Source data:

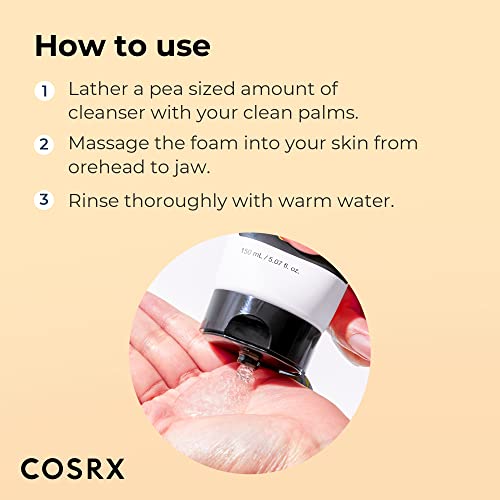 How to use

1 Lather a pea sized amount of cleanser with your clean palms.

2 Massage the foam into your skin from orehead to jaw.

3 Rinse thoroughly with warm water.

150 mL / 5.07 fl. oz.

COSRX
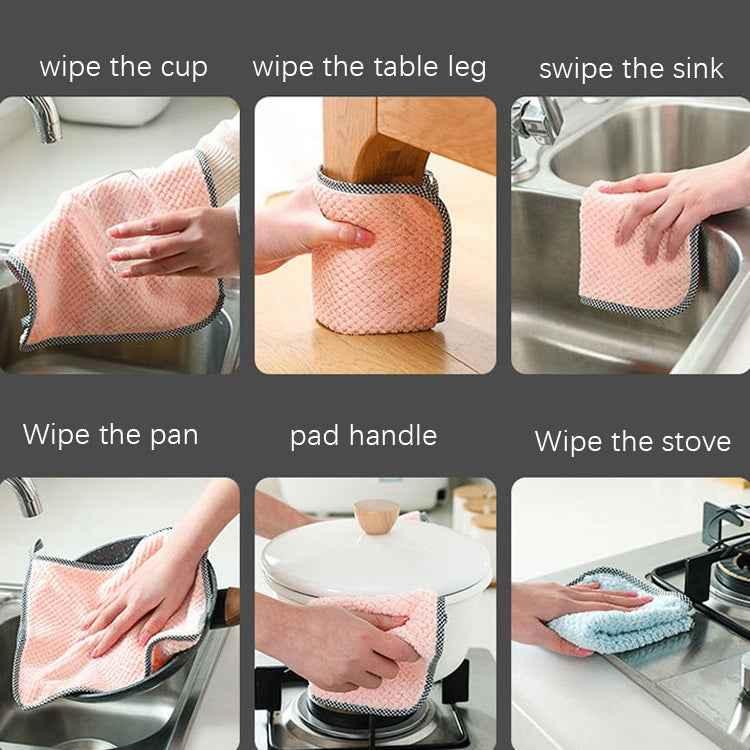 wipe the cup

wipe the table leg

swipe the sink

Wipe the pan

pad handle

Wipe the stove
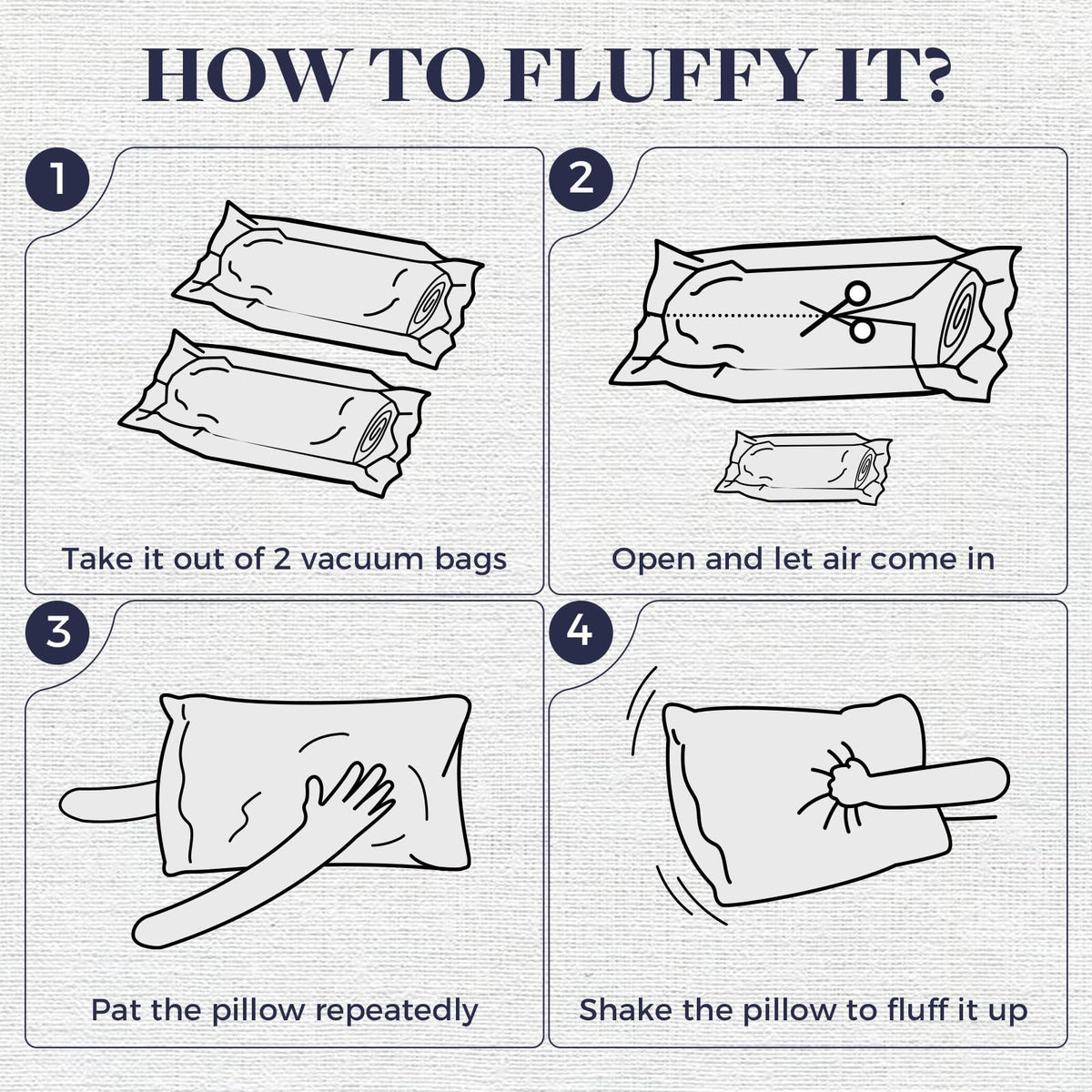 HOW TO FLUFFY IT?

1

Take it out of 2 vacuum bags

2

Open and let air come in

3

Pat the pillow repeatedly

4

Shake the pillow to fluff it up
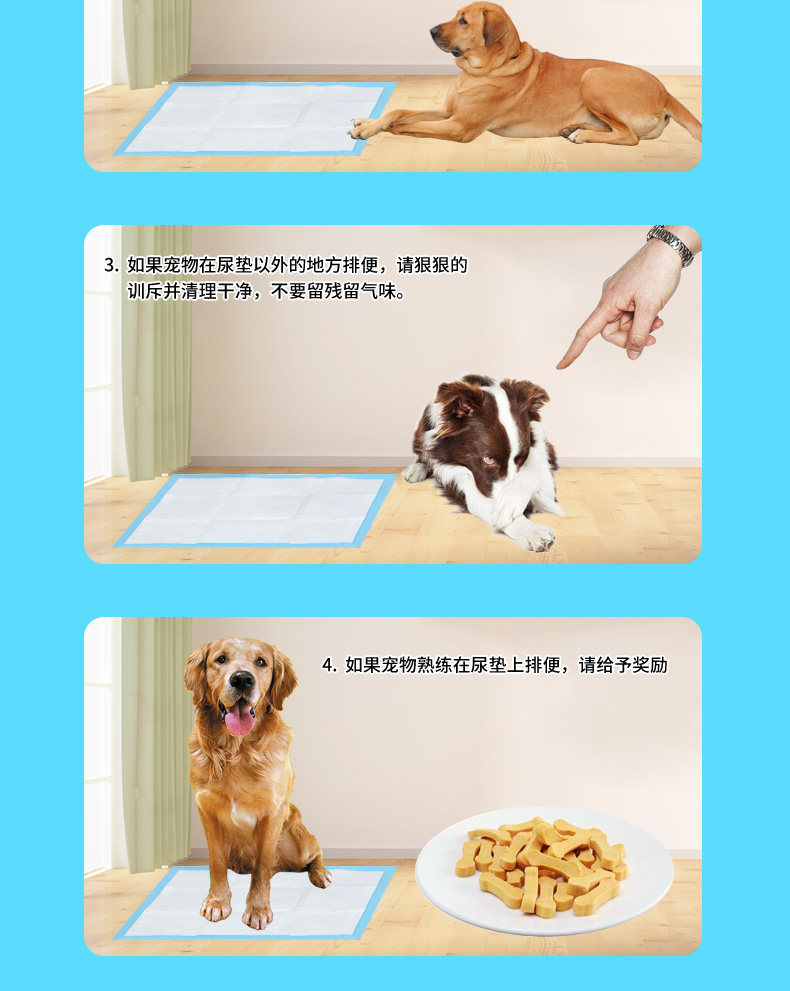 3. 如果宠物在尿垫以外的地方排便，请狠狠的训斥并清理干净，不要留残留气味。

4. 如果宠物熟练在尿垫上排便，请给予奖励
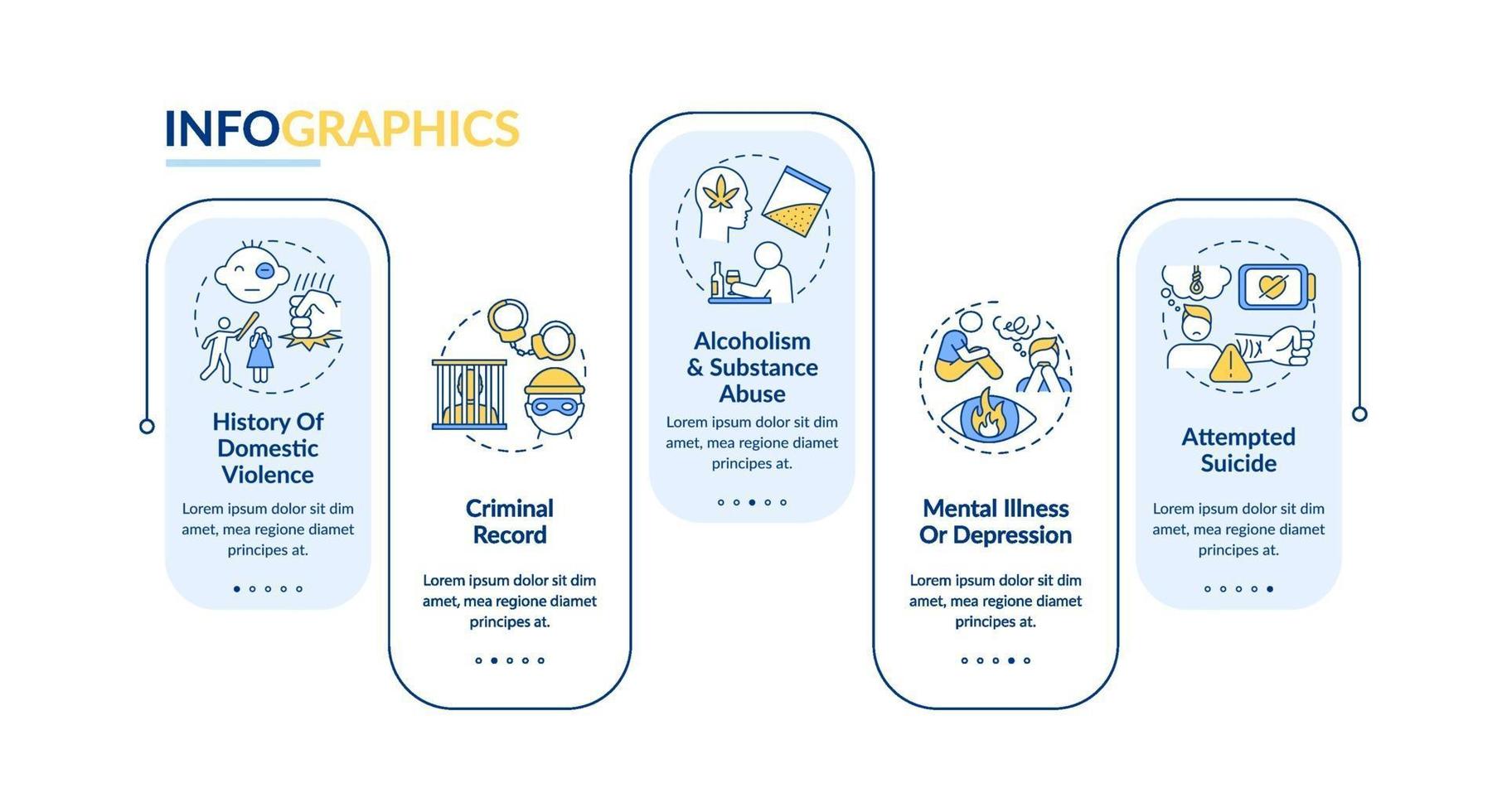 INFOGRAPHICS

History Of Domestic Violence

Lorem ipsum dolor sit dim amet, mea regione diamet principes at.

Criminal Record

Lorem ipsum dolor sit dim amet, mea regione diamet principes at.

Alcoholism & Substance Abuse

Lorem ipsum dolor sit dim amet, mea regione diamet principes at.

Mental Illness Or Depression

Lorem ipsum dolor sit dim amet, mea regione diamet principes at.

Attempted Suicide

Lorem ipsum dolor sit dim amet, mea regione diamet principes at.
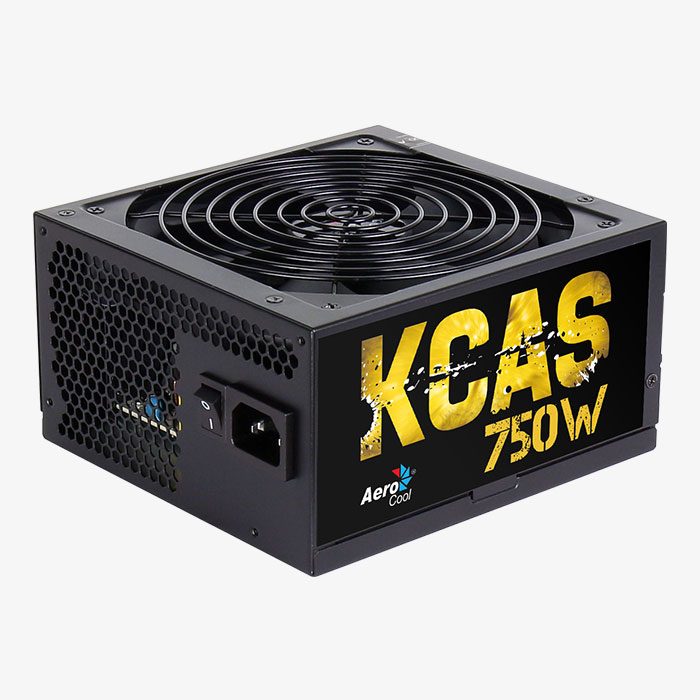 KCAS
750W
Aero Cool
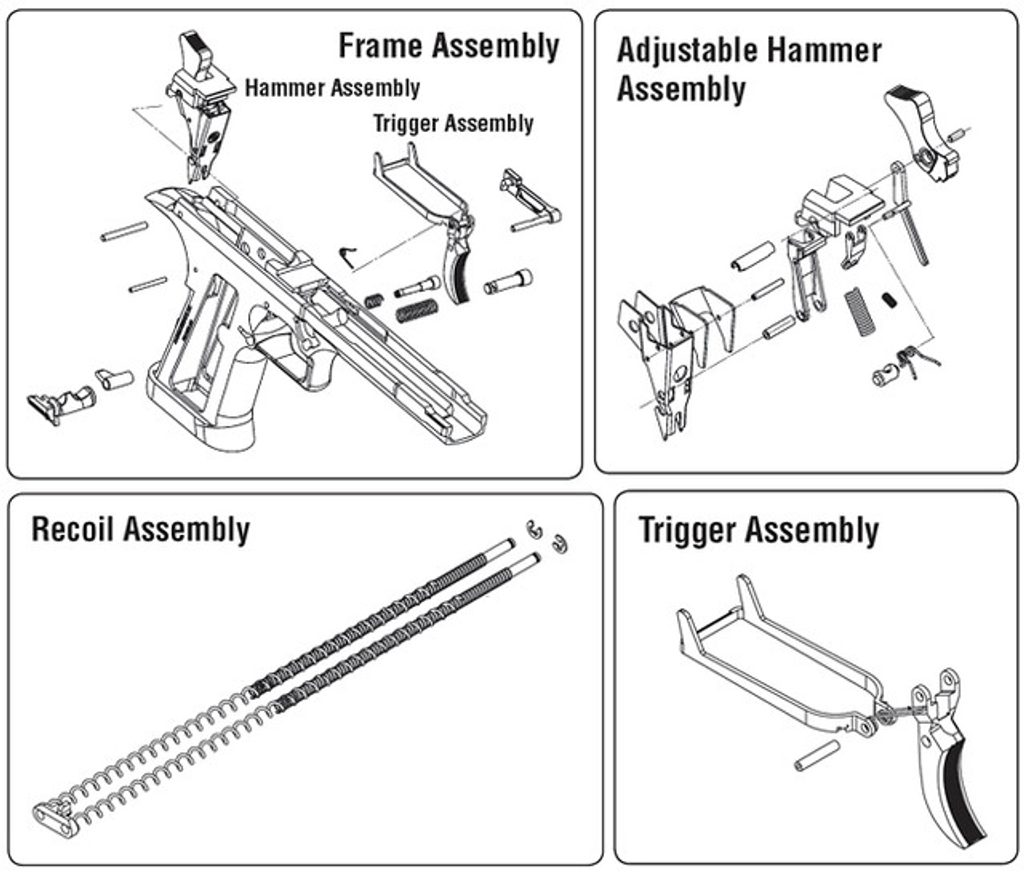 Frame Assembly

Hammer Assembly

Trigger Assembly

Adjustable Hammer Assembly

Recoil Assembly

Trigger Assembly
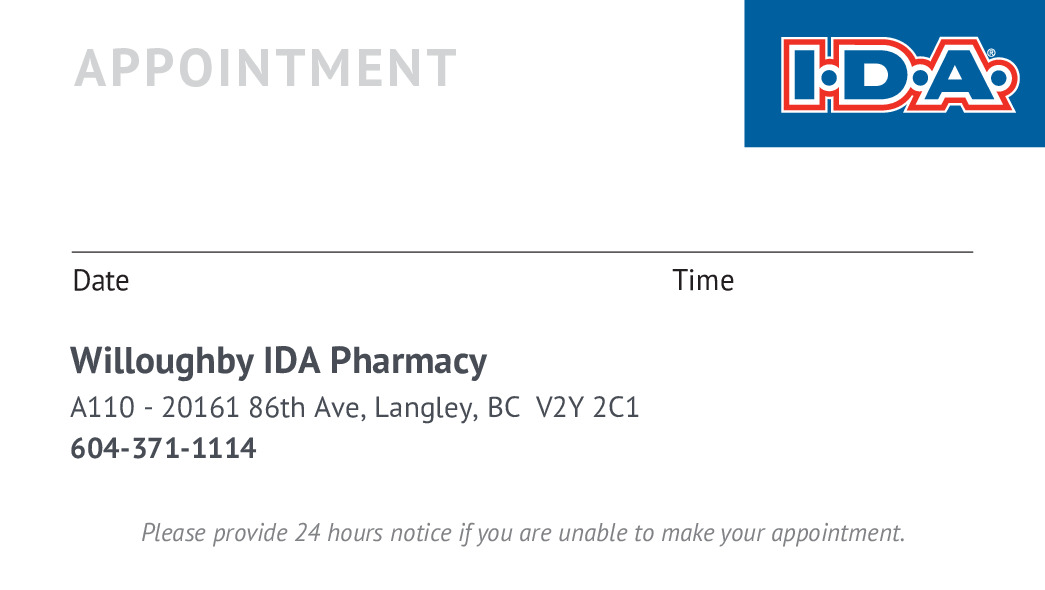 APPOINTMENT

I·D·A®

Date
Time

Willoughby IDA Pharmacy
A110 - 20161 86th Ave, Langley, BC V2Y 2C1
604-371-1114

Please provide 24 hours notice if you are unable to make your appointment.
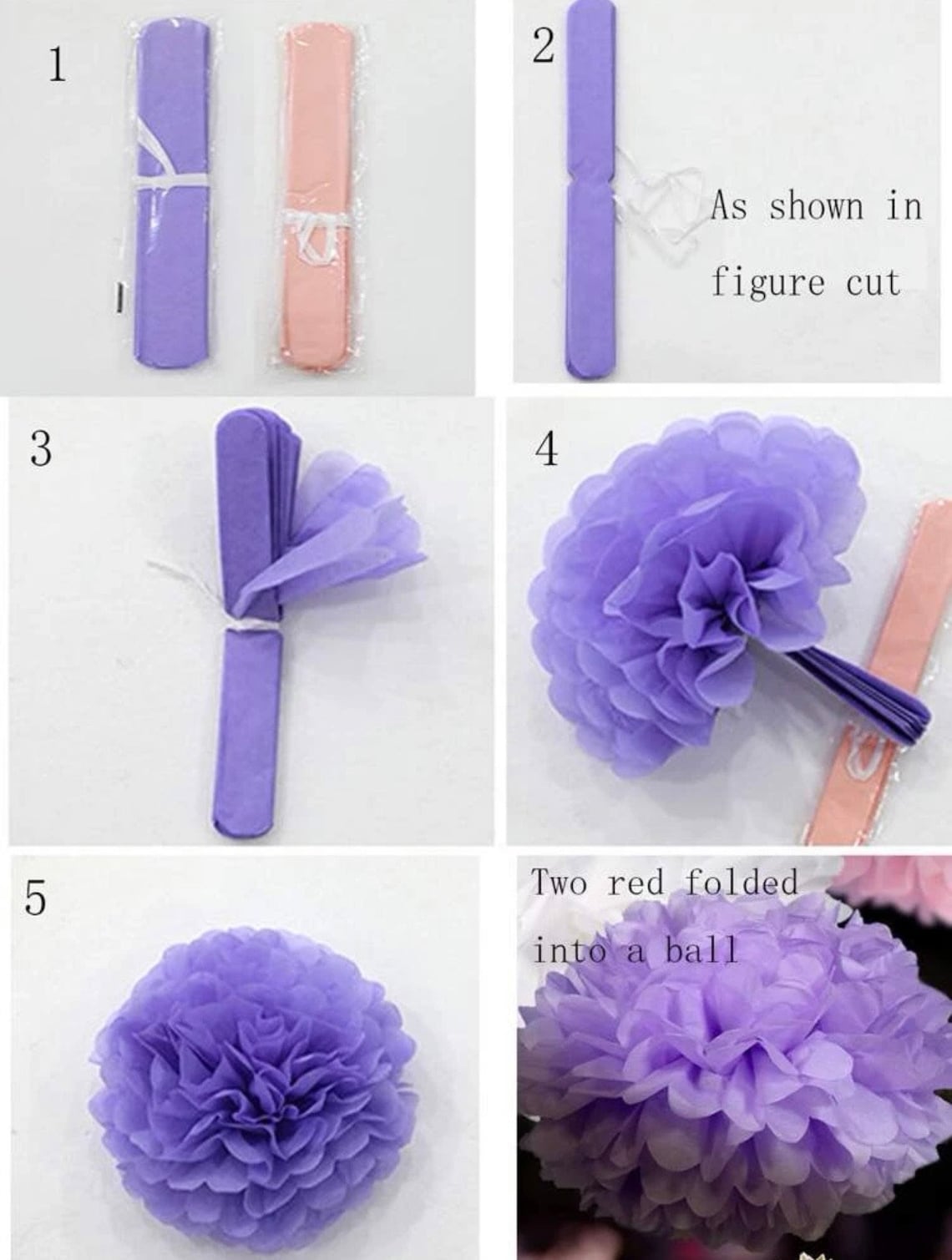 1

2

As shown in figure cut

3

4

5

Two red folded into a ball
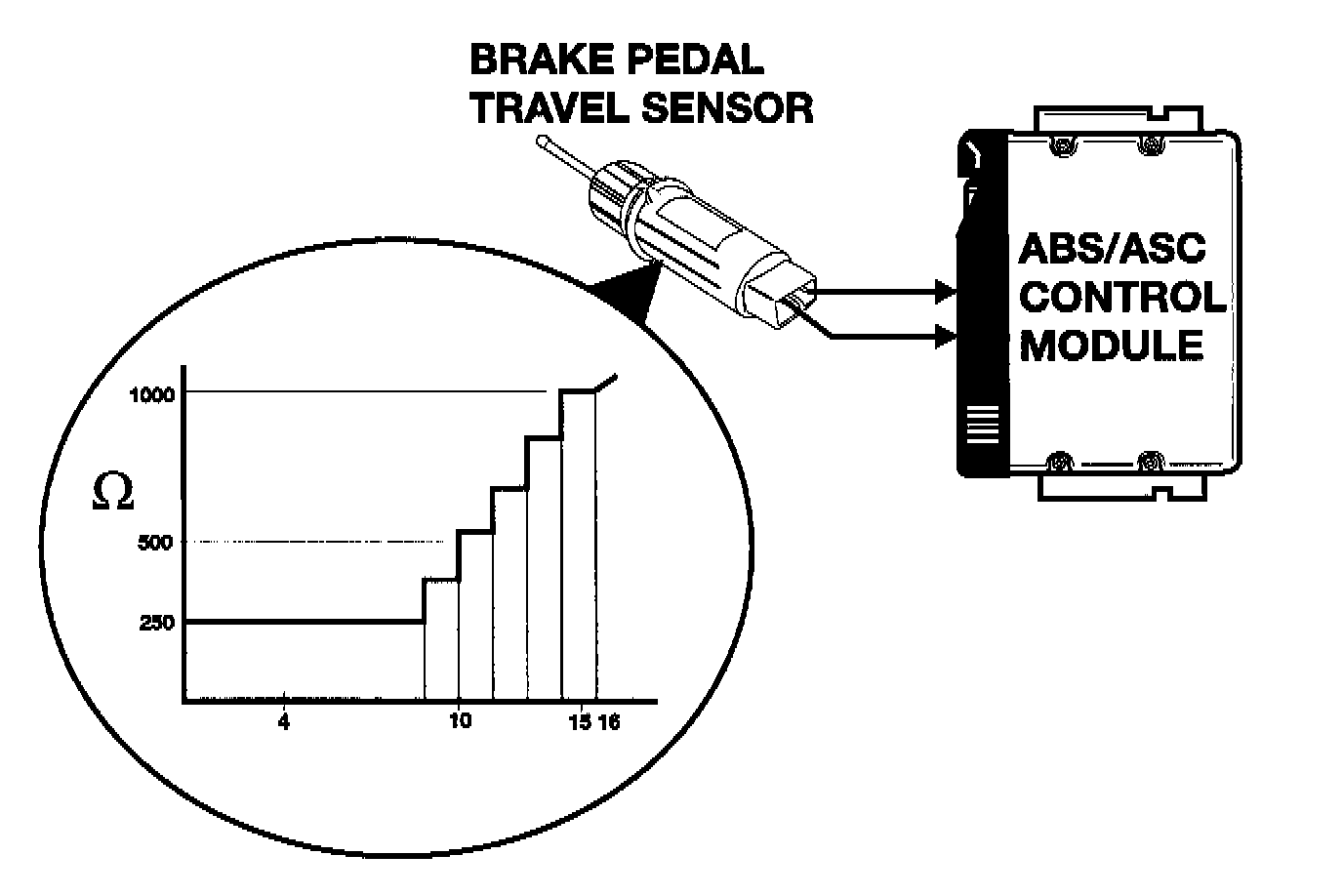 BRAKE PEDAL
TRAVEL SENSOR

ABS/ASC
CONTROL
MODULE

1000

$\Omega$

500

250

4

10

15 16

WORK ITEM: Without the pictures, write out every entry precisely as it appears.

COMPLETED TASK:
 How to use

1 Lather a pea sized amount of cleanser with your clean palms.

2 Massage the foam into your skin from orehead to jaw.

3 Rinse thoroughly with warm water.

150 mL / 5.07 fl. oz.

COSRX
 wipe the cup

wipe the table leg

swipe the sink

Wipe the pan

pad handle

Wipe the stove
 HOW TO FLUFFY IT?

1

Take it out of 2 vacuum bags

2

Open and let air come in

3

Pat the pillow repeatedly

4

Shake the pillow to fluff it up
 3. 如果宠物在尿垫以外的地方排便，请狠狠的训斥并清理干净，不要留残留气味。

4. 如果宠物熟练在尿垫上排便，请给予奖励
 INFOGRAPHICS

History Of Domestic Violence

Lorem ipsum dolor sit dim amet, mea regione diamet principes at.

Criminal Record

Lorem ipsum dolor sit dim amet, mea regione diamet principes at.

Alcoholism & Substance Abuse

Lorem ipsum dolor sit dim amet, mea regione diamet principes at.

Mental Illness Or Depression

Lorem ipsum dolor sit dim amet, mea regione diamet principes at.

Attempted Suicide

Lorem ipsum dolor sit dim amet, mea regione diamet principes at.
 KCAS
750W
Aero Cool
 Frame Assembly

Hammer Assembly

Trigger Assembly

Adjustable Hammer Assembly

Recoil Assembly

Trigger Assembly
 APPOINTMENT

I·D·A®

Date
Time

Willoughby IDA Pharmacy
A110 - 20161 86th Ave, Langley, BC V2Y 2C1
604-371-1114

Please provide 24 hours notice if you are unable to make your appointment.
 1

2

As shown in figure cut

3

4

5

Two red folded into a ball
 BRAKE PEDAL
TRAVEL SENSOR

ABS/ASC
CONTROL
MODULE

1000

$\Omega$

500

250

4

10

15 16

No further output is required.